When high school started, I thought I had lost my best friend. Then I made a lot of other friends. I had a newfound appreciation for and curiosity about the opposite sex, and the boys of Bishop Ford High School had an appreciation for me, too, apparently.
Gio was always so soft-spoken. I always took the lead and got him in trouble. And I'll never forget that day when he changed . . . It was the third day of school, and I was talking to . . . I don't even remember. It was some boy in our class. Gio became angry and pushed the guy away from me. He stole my hand and pulled me toward him, and I was so confused until he told me that I was his girlfriend.
Over the moon, I didn't question it. I wanted to have more kisses behind the shed, around school, and wherever we could.
And we did . . .
We had to stop studying together because we never got any studying done.

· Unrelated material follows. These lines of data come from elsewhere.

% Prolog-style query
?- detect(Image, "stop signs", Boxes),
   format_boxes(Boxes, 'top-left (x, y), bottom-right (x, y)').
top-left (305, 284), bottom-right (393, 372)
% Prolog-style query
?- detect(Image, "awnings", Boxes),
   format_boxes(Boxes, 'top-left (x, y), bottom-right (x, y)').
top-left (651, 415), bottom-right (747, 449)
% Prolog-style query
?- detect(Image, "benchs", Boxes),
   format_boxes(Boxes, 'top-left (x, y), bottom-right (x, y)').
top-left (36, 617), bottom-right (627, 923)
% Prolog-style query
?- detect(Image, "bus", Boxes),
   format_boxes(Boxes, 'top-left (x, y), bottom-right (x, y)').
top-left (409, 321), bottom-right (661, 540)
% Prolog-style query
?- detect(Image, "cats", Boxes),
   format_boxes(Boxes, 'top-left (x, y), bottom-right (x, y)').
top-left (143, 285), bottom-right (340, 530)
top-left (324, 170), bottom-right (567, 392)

Our fathers were always out evenings and late afternoons. My mom and Gio's stepmom, Lisa—who's technically my aunt, although I hardly know her—always gave us some freedom. Our doors had to stay open, but they never bothered us.

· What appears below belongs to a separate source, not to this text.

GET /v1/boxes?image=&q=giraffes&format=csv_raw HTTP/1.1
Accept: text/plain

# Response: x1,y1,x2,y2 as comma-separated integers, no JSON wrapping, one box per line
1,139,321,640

While our dads were around, we couldn't get away with anything.
I still can't, yet Aro has lightened up a lot since Gio turned sixteen.
In fact, I lost my virginity in Gio's room when we were almost seventeen. I had already spoken to my mom. My mother used to be like my human diary. She knew all my secrets, and we never had that regular mother/daughter relationship, I guess. We were friends and she never betrayed my trust, or told my father anything.
She took me to the doctor for birth control and cried but said I was mature for coming to her. Meanwhile, it wasn't a big deal. I used to tell her everything. And she never told me not to have sex with Gio. She just wanted me to think about it long and hard before we did it. When she wanted to sit us both down and have a chat about the birds and the bees, that's when it got weird, and I begged her not to. Gio already knew a lot more about sex than I did, even though we were both virgins. The three of us talking would have also been the most embarrassing thing ever.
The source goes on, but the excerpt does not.